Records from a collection

━━━━━━━━━━

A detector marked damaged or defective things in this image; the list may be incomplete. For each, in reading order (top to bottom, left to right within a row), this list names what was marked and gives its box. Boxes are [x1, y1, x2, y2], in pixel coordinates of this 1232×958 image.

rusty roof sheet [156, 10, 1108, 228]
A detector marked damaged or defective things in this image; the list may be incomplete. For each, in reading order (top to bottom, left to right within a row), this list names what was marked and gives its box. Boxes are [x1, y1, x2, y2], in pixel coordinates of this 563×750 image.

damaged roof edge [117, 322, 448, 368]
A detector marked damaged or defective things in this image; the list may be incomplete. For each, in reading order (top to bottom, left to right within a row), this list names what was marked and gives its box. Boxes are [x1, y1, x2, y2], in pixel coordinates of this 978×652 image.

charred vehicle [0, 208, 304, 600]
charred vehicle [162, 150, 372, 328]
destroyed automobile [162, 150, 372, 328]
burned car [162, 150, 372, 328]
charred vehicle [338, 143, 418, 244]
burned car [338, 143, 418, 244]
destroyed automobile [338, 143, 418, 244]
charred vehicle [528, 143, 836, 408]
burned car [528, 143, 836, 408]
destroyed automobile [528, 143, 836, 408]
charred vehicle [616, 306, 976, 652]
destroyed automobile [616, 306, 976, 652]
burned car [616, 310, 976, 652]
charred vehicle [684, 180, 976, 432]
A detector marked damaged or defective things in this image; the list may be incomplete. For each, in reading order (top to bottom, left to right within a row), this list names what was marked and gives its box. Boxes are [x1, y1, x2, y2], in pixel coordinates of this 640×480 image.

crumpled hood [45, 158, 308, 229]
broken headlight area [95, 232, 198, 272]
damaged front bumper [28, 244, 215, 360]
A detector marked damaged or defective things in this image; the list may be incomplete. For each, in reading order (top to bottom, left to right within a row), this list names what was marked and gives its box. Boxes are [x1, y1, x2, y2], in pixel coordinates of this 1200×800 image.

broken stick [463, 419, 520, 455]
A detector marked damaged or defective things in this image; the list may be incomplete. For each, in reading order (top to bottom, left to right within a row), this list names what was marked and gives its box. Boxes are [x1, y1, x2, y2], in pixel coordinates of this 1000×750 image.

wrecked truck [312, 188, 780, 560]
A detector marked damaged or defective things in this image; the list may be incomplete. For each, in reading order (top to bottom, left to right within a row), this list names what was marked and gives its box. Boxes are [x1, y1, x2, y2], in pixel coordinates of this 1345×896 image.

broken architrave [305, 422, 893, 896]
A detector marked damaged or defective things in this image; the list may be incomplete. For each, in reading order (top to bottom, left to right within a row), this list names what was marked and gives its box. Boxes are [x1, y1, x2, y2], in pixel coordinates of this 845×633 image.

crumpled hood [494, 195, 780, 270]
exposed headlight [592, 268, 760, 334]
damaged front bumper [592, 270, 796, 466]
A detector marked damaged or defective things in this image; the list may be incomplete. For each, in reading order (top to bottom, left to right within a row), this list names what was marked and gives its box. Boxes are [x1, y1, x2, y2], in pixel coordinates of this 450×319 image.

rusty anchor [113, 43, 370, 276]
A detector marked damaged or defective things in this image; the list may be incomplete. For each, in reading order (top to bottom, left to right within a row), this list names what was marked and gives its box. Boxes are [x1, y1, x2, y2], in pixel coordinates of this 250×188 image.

━━━━━━━━━━

Copy the material again word for word, starting at the line that contains "this 978×652 image." and ending at the line that contains "broken stick [463, 419, 520, 455]", with both of those lines included.

> **Solution for this exercise**
A detector marked damaged or defective things in this image; the list may be incomplete. For each, in reading order (top to bottom, left to right within a row), this list names what was marked and gives its box. Boxes are [x1, y1, x2, y2], in pixel coordinates of this 978×652 image.

charred vehicle [0, 208, 304, 600]
charred vehicle [162, 150, 372, 328]
destroyed automobile [162, 150, 372, 328]
burned car [162, 150, 372, 328]
charred vehicle [338, 143, 418, 244]
burned car [338, 143, 418, 244]
destroyed automobile [338, 143, 418, 244]
charred vehicle [528, 143, 836, 408]
burned car [528, 143, 836, 408]
destroyed automobile [528, 143, 836, 408]
charred vehicle [616, 306, 976, 652]
destroyed automobile [616, 306, 976, 652]
burned car [616, 310, 976, 652]
charred vehicle [684, 180, 976, 432]
A detector marked damaged or defective things in this image; the list may be incomplete. For each, in reading order (top to bottom, left to right within a row), this list names what was marked and gives its box. Boxes are [x1, y1, x2, y2], in pixel coordinates of this 640×480 image.

crumpled hood [45, 158, 308, 229]
broken headlight area [95, 232, 198, 272]
damaged front bumper [28, 244, 215, 360]
A detector marked damaged or defective things in this image; the list may be incomplete. For each, in reading order (top to bottom, left to right within a row), this list names what was marked and gives its box. Boxes are [x1, y1, x2, y2], in pixel coordinates of this 1200×800 image.

broken stick [463, 419, 520, 455]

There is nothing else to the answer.